*Stated goal:* Reproduce every line of the data from the line with "Can you determine" to the line with "209 centimetres", both included, requests too, but scale each number in the answers (pixel coordinates and distances) by 1.5, rounding halves up to the same number of decimal places the original had. Omit the pictures.

>> begin Material to process

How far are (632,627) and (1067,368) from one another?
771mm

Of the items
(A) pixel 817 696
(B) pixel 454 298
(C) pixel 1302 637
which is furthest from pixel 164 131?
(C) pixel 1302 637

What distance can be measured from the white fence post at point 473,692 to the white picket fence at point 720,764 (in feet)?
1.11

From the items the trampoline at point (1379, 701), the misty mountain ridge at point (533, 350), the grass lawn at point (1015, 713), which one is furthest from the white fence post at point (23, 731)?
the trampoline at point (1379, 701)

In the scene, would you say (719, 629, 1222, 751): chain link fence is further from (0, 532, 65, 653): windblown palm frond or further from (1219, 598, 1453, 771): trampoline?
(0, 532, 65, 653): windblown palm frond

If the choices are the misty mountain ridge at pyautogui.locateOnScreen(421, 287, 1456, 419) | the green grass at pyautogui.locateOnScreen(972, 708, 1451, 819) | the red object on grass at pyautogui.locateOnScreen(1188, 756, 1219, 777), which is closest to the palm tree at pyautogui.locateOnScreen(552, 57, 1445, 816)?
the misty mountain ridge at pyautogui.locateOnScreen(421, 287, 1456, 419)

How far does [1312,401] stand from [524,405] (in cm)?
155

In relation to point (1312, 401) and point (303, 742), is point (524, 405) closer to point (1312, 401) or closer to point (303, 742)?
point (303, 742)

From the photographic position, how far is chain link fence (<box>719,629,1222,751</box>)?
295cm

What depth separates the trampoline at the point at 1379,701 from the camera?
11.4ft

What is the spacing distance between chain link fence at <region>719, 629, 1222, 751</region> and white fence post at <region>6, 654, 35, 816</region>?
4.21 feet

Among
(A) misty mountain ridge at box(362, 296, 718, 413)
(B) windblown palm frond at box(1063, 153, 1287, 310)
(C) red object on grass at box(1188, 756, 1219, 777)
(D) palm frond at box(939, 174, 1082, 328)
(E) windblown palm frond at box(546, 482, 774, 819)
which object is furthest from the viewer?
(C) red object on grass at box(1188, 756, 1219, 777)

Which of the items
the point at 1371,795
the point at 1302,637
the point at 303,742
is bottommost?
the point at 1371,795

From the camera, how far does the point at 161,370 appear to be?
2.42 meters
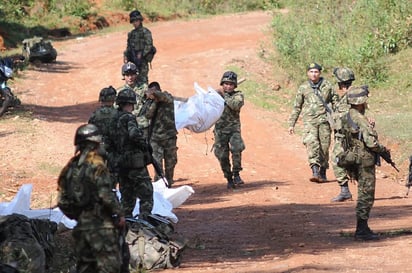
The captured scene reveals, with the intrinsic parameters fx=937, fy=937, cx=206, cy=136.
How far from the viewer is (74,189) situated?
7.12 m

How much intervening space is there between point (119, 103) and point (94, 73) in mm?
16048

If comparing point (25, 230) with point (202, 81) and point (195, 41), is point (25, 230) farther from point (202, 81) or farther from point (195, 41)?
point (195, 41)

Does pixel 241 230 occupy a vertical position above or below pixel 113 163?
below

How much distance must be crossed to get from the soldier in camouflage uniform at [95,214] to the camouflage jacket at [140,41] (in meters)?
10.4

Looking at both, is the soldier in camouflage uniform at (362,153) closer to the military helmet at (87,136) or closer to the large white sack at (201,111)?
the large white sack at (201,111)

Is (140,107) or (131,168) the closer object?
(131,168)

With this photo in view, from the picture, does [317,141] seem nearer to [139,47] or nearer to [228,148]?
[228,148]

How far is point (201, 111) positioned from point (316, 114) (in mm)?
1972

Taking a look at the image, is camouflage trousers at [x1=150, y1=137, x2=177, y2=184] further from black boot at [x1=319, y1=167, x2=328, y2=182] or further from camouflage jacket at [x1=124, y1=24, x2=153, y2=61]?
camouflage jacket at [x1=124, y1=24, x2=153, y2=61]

>> end Material to process
>> begin Material to process

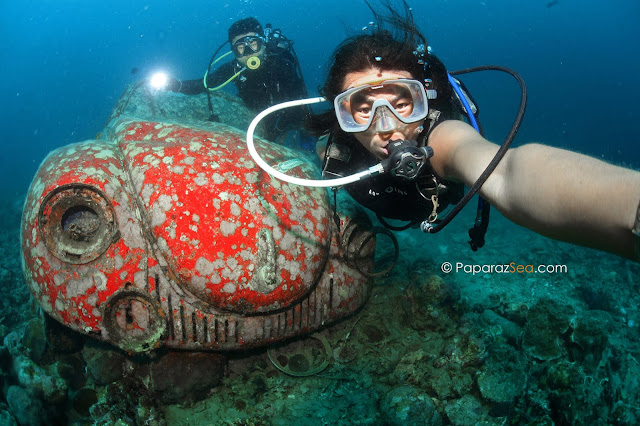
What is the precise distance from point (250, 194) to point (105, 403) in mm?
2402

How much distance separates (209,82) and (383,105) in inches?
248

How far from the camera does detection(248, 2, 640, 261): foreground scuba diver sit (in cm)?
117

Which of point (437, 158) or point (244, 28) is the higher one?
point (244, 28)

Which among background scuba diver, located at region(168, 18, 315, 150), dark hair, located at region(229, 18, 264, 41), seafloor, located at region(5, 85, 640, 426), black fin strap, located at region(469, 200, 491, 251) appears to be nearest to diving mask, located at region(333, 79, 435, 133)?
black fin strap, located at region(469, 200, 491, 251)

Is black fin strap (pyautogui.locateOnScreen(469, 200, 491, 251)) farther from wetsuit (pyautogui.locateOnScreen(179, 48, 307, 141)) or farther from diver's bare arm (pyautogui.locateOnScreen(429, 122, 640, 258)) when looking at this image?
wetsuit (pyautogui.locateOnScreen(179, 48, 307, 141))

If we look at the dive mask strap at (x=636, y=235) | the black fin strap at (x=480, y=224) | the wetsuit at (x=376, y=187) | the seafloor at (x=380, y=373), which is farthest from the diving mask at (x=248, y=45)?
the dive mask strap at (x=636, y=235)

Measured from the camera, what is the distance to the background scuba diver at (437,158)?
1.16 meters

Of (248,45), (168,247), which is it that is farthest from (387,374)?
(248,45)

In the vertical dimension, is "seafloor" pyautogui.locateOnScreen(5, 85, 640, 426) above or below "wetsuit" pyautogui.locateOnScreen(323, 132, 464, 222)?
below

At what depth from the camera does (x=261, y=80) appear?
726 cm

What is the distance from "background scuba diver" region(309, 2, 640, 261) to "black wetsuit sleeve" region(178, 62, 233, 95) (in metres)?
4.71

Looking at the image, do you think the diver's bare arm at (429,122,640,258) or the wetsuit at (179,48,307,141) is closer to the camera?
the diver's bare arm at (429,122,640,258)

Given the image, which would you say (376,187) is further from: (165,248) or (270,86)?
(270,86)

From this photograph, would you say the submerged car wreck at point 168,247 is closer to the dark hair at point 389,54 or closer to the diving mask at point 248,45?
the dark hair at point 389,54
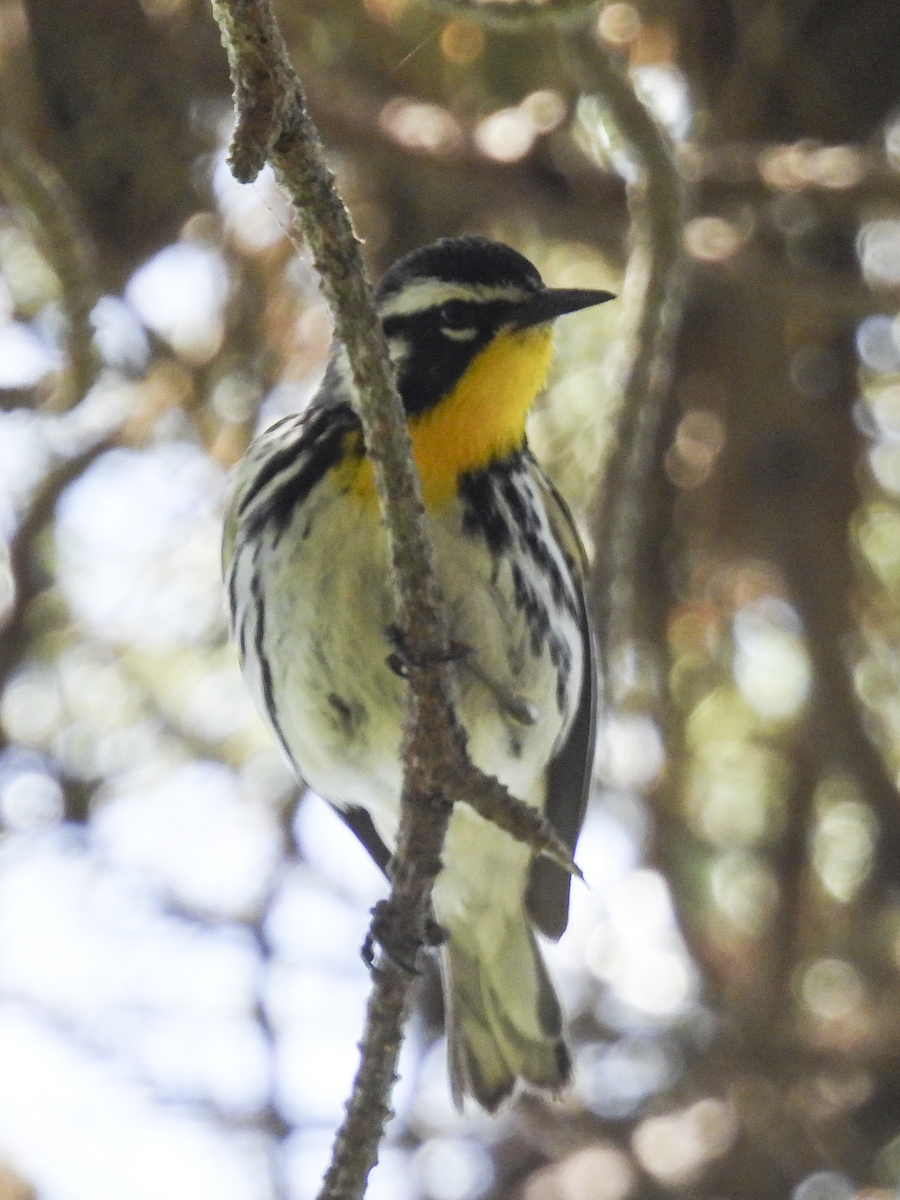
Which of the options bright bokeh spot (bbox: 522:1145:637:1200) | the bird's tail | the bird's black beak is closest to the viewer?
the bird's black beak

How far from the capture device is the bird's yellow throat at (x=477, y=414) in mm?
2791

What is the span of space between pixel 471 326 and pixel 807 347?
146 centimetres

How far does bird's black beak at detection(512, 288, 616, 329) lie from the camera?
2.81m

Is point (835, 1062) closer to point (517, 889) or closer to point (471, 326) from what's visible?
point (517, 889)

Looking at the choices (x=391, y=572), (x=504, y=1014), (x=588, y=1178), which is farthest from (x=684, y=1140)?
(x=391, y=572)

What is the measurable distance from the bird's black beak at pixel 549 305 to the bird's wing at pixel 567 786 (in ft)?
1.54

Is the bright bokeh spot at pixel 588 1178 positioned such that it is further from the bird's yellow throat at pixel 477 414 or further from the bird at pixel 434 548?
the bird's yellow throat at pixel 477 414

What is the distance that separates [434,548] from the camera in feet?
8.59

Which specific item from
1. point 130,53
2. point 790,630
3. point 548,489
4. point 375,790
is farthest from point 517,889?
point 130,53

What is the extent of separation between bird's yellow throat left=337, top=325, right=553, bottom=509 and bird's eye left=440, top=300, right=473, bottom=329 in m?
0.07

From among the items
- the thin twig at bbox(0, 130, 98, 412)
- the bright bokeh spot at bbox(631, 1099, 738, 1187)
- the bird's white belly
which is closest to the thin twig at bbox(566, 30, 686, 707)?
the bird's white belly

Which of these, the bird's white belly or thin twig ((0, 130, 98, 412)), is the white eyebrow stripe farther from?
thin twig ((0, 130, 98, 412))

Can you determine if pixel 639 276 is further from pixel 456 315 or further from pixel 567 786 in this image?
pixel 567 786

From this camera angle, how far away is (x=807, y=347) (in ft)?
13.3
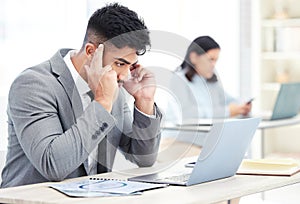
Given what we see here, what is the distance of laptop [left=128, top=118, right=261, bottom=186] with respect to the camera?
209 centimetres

>> end Material to process

*Response:*
Can you determine if pixel 639 276 is further from pixel 456 315 or further from pixel 567 786 in this image?
pixel 851 1179

From this camera angle, how far away is (x=807, y=347) (in ft)?
20.0
Given what we see here, what is the distance of laptop [left=128, top=118, right=261, bottom=186] with respect to the camera?
314 centimetres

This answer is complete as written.